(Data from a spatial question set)
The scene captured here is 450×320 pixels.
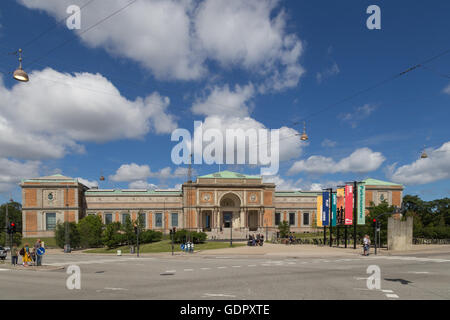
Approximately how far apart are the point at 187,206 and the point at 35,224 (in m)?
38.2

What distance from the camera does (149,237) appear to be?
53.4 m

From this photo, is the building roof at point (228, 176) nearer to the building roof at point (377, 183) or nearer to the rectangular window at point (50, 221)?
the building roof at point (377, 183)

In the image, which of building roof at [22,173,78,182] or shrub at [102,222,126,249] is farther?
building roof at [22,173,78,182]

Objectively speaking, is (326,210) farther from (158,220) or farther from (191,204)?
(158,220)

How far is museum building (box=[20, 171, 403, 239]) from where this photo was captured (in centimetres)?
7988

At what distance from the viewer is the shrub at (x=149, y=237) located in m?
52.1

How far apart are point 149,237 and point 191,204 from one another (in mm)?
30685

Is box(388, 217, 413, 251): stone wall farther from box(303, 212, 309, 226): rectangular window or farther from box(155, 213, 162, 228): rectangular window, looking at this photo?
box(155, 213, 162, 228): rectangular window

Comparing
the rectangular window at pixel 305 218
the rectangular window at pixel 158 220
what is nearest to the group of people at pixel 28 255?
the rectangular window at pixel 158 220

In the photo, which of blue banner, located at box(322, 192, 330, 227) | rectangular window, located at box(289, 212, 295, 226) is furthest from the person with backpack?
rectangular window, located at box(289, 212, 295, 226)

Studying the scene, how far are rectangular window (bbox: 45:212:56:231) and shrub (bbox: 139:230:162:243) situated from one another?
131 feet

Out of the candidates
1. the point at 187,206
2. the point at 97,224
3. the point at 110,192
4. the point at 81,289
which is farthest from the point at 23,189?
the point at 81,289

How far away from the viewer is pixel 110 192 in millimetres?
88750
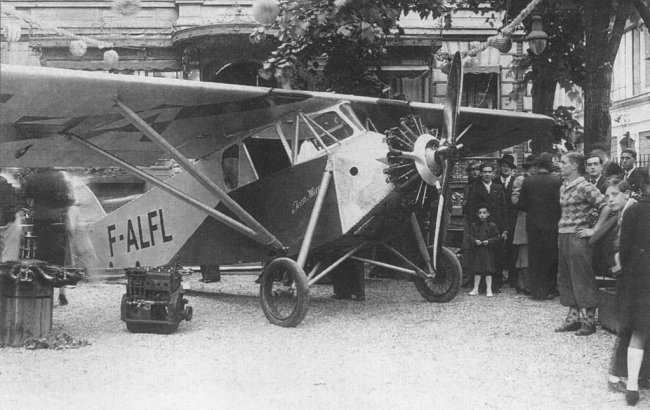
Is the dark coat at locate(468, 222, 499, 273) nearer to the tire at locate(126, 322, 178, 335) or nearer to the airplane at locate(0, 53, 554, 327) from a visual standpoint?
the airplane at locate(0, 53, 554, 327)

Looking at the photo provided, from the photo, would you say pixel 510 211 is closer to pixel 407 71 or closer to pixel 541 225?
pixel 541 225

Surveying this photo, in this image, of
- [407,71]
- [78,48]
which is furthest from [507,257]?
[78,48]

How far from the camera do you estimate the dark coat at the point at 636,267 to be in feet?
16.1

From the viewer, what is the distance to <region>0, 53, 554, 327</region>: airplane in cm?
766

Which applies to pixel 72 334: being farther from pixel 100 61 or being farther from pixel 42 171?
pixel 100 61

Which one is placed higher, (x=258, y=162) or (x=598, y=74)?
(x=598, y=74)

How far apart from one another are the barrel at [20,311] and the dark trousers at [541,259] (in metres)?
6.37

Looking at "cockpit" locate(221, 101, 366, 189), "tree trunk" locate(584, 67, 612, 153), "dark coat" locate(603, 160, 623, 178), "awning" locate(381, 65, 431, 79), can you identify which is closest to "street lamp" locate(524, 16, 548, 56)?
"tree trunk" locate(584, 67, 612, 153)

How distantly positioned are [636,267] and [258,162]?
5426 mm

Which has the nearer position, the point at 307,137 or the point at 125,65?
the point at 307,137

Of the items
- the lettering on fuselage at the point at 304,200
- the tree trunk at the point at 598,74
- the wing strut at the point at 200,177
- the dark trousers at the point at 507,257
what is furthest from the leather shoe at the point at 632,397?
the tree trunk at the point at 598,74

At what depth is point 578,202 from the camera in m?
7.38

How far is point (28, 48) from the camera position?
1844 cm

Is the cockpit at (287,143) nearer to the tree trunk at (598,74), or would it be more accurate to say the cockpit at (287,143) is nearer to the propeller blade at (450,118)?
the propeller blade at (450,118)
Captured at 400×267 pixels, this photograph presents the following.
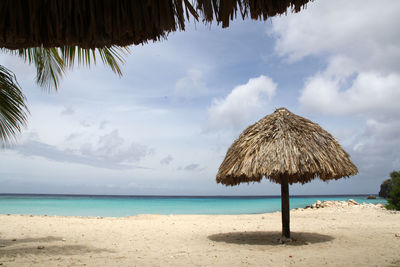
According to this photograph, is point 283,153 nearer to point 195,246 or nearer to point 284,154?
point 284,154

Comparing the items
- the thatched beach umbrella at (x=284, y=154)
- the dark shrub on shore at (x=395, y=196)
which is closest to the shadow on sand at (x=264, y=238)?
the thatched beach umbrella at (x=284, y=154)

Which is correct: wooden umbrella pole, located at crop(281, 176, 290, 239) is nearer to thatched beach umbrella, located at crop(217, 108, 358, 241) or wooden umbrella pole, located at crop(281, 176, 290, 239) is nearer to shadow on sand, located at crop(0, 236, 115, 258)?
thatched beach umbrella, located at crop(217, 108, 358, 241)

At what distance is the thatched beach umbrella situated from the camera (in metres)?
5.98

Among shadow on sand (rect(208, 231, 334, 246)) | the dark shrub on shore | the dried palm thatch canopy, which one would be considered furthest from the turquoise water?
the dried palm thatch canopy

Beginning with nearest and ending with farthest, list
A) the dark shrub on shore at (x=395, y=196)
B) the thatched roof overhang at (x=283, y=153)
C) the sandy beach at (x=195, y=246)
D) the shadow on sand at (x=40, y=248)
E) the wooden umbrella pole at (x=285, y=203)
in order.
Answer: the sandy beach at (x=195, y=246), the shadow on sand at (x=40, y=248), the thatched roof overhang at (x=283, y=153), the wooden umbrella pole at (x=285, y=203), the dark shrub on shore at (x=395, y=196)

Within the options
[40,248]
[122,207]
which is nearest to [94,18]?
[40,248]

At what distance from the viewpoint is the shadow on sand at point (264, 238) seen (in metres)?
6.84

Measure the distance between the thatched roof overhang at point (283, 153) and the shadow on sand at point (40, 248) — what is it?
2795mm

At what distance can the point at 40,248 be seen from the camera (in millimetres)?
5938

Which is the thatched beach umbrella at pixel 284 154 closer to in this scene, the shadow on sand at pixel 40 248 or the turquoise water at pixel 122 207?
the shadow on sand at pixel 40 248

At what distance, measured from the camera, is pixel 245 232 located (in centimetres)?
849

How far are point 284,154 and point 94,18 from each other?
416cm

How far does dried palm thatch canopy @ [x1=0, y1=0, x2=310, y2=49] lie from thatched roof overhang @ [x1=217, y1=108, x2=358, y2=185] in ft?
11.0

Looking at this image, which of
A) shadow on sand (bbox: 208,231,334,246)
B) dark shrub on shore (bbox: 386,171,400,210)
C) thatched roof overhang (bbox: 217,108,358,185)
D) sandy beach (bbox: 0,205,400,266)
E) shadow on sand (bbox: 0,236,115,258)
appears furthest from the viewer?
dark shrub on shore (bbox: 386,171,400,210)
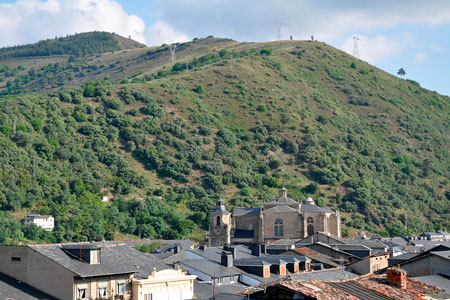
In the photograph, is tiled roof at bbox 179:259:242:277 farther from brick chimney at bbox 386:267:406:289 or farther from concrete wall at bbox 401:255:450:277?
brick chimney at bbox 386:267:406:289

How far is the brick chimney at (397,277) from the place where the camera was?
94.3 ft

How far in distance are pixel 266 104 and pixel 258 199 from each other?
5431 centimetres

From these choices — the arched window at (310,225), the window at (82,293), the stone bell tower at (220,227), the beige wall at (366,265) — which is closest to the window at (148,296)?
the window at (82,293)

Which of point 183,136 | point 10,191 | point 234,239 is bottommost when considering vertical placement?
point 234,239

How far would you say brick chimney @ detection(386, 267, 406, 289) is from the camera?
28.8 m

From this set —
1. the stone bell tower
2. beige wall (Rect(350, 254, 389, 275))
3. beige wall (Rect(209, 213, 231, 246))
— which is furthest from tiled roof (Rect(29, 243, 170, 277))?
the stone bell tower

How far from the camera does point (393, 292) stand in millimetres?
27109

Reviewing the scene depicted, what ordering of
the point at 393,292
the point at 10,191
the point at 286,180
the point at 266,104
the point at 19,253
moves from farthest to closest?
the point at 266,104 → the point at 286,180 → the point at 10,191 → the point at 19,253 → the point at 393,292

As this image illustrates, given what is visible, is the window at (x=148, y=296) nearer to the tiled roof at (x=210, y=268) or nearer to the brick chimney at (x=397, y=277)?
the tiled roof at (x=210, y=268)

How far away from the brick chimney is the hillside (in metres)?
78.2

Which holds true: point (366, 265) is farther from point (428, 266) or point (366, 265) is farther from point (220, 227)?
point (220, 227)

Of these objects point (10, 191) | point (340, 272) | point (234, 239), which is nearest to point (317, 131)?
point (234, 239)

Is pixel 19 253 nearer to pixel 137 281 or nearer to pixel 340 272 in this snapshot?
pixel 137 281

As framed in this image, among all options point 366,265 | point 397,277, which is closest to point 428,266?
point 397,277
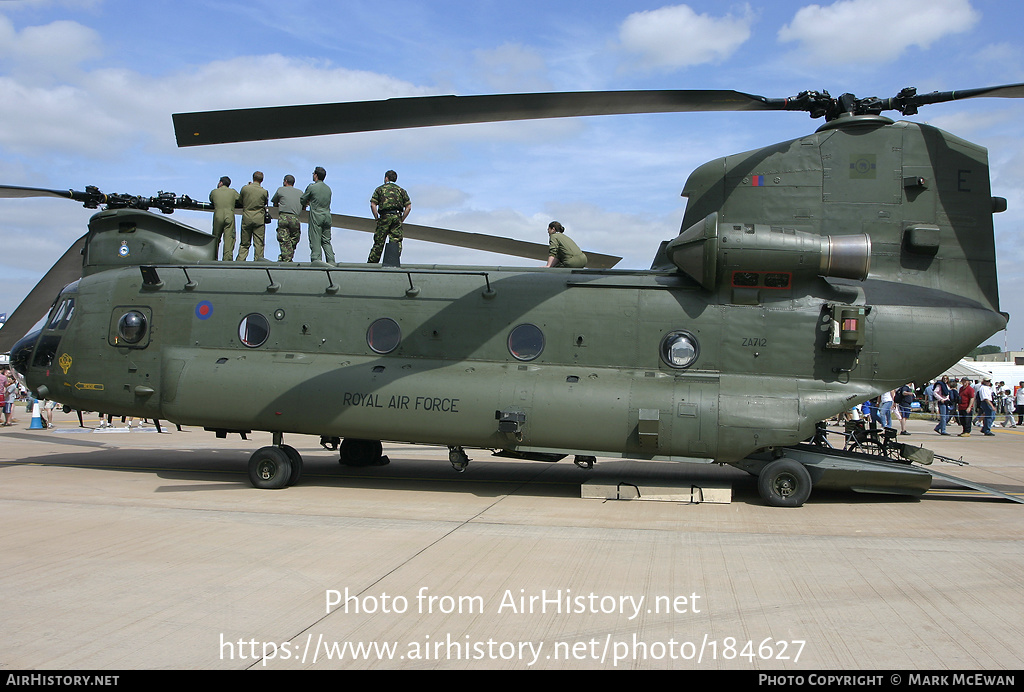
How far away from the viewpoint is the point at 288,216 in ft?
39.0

What needs to be done
Can you arrange the data from the line containing "Which of point" through the end of the data as a numbered list, leaving out blank lines and pictures?

Response to the task
1. Which of point 183,136 | point 10,191 | point 234,239 is bottommost when considering vertical placement?
2. point 234,239
3. How far would you say brick chimney @ detection(386, 267, 406, 289) is from the camera?
4. 28.8 m
5. From this set —
6. 1. the stone bell tower
7. 2. beige wall (Rect(350, 254, 389, 275))
8. 3. beige wall (Rect(209, 213, 231, 246))
9. — which is furthest from tiled roof (Rect(29, 243, 170, 277))?
10. the stone bell tower
11. How far from the camera does point (393, 292) stand in millimetres?
12. 27109
13. Reviewing the scene depicted, what ordering of
14. the point at 393,292
15. the point at 10,191
16. the point at 286,180
17. the point at 266,104
18. the point at 19,253
19. moves from farthest to closest?
20. the point at 266,104 → the point at 286,180 → the point at 10,191 → the point at 19,253 → the point at 393,292
21. As this image illustrates, given what is visible, is the window at (x=148, y=296) nearer to the tiled roof at (x=210, y=268) or nearer to the brick chimney at (x=397, y=277)?
22. the tiled roof at (x=210, y=268)
23. How far away from the brick chimney is the hillside (in metres)?
24. 78.2
25. Which holds true: point (366, 265) is farther from point (428, 266) or point (366, 265) is farther from point (220, 227)?
26. point (220, 227)
27. Of these objects point (10, 191) | point (340, 272) | point (234, 239), which is nearest to point (317, 131)?
28. point (234, 239)
29. Is pixel 19 253 nearer to pixel 137 281 or nearer to pixel 340 272 in this snapshot?
30. pixel 137 281
31. As framed in this image, among all options point 366,265 | point 397,277, which is closest to point 428,266?
32. point 397,277
33. How far away from the viewpoint is the point at 288,216 in ft?
34. 39.0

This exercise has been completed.